L’organisation de l'État islamique contrôle d’une main de fer la ville syrienne de Raqqa depuis maintenant plus de deux ans, imposant aux habitants les règles d’un islam ultra-radical. Bravant la mort, des activistes ont collé devant plusieurs magasins des affichettes dénonçant les jihadistes...

Ces activistes appartiennent au réseau "Raqqa est massacrée en silence", composé d’une quinzaine activistes répartis dans la ville de Raqqa et ses alentours. Avant que la ville ne tombe aux mains de l’organisation jihadiste en mars 2013, ils militaient déjà, aux côtés des l’Armée syrienne libre (ASL), contre le régime de Bachar al-Assad.

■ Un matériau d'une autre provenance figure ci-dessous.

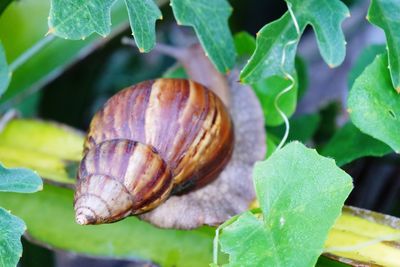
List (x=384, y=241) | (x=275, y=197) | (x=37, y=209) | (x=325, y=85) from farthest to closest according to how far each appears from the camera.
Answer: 1. (x=325, y=85)
2. (x=37, y=209)
3. (x=384, y=241)
4. (x=275, y=197)

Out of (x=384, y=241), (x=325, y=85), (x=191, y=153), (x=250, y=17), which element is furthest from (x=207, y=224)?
(x=325, y=85)

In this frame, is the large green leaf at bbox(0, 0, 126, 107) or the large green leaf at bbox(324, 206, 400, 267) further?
the large green leaf at bbox(0, 0, 126, 107)

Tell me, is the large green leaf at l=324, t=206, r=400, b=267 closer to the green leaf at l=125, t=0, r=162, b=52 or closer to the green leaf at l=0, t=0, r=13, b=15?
the green leaf at l=125, t=0, r=162, b=52

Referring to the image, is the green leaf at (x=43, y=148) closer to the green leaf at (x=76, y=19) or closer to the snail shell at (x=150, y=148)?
the snail shell at (x=150, y=148)

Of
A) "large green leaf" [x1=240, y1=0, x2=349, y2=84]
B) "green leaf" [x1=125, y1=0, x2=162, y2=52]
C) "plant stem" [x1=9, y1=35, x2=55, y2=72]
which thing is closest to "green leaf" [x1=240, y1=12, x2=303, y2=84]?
"large green leaf" [x1=240, y1=0, x2=349, y2=84]

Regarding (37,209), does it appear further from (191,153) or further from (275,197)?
(275,197)

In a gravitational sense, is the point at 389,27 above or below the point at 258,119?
above

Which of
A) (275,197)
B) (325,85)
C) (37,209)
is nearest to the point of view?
(275,197)
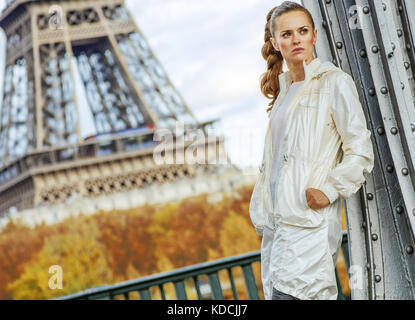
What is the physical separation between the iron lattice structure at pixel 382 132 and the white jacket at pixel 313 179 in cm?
12

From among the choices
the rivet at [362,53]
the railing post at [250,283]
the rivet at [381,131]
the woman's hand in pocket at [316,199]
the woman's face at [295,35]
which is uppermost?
the woman's face at [295,35]

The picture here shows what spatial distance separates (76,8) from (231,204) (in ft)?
26.0

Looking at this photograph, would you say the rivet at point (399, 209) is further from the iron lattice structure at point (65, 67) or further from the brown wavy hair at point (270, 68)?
the iron lattice structure at point (65, 67)

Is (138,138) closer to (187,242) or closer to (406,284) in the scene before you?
(187,242)

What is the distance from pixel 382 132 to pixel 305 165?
11.1 inches

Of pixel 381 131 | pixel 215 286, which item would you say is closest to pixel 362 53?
pixel 381 131

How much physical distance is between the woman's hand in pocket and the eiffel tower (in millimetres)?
18134

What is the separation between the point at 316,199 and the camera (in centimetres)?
170

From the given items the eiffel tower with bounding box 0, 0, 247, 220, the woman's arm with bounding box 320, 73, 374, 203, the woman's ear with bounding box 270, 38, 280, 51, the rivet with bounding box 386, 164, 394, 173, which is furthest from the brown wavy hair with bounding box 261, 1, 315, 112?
the eiffel tower with bounding box 0, 0, 247, 220

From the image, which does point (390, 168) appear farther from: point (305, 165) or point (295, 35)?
point (295, 35)

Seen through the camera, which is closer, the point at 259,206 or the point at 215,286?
the point at 259,206

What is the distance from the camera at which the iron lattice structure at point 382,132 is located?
1843 millimetres

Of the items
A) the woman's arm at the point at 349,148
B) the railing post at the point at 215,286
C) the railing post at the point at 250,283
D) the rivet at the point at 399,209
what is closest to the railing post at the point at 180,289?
the railing post at the point at 215,286
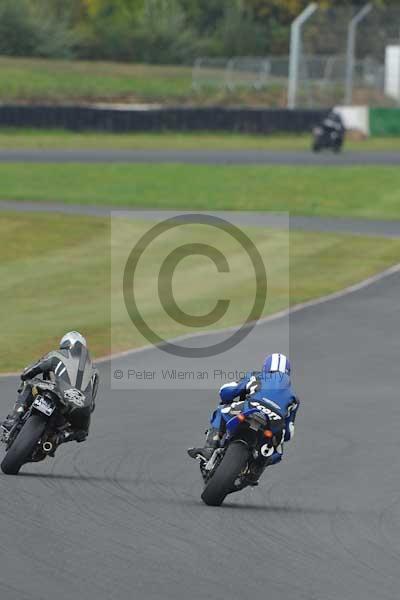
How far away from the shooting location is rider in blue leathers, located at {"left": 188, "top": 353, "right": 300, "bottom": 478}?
1170 cm

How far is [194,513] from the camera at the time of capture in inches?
454

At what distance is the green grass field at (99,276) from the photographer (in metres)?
21.9

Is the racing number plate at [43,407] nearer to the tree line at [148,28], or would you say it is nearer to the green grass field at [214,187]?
the green grass field at [214,187]

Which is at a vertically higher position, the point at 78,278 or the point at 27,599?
the point at 27,599

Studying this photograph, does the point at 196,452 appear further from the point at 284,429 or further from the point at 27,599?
the point at 27,599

Sur leurs affiches, placardées mi-avril à Raqqa, ils ont écrit : "Non à Daech, non à Bachar. Liberté pour toujours".

Un activiste glisse des flyers sous des rideaux de magasins à Raqqa. Vidéo postée par les memebres de "Raqqa est massacrée en silence".


Un activiste colle un flyer et indique que c’est "tout près du domicile d’un membre de l’EI".

"Nous avons choisi ce quartier où il y a un marché pour atteindre le maximum de gens"

Abou Ward al-Raqqawi (pseudonyme) vit à Raqqa et est membre de ce réseau.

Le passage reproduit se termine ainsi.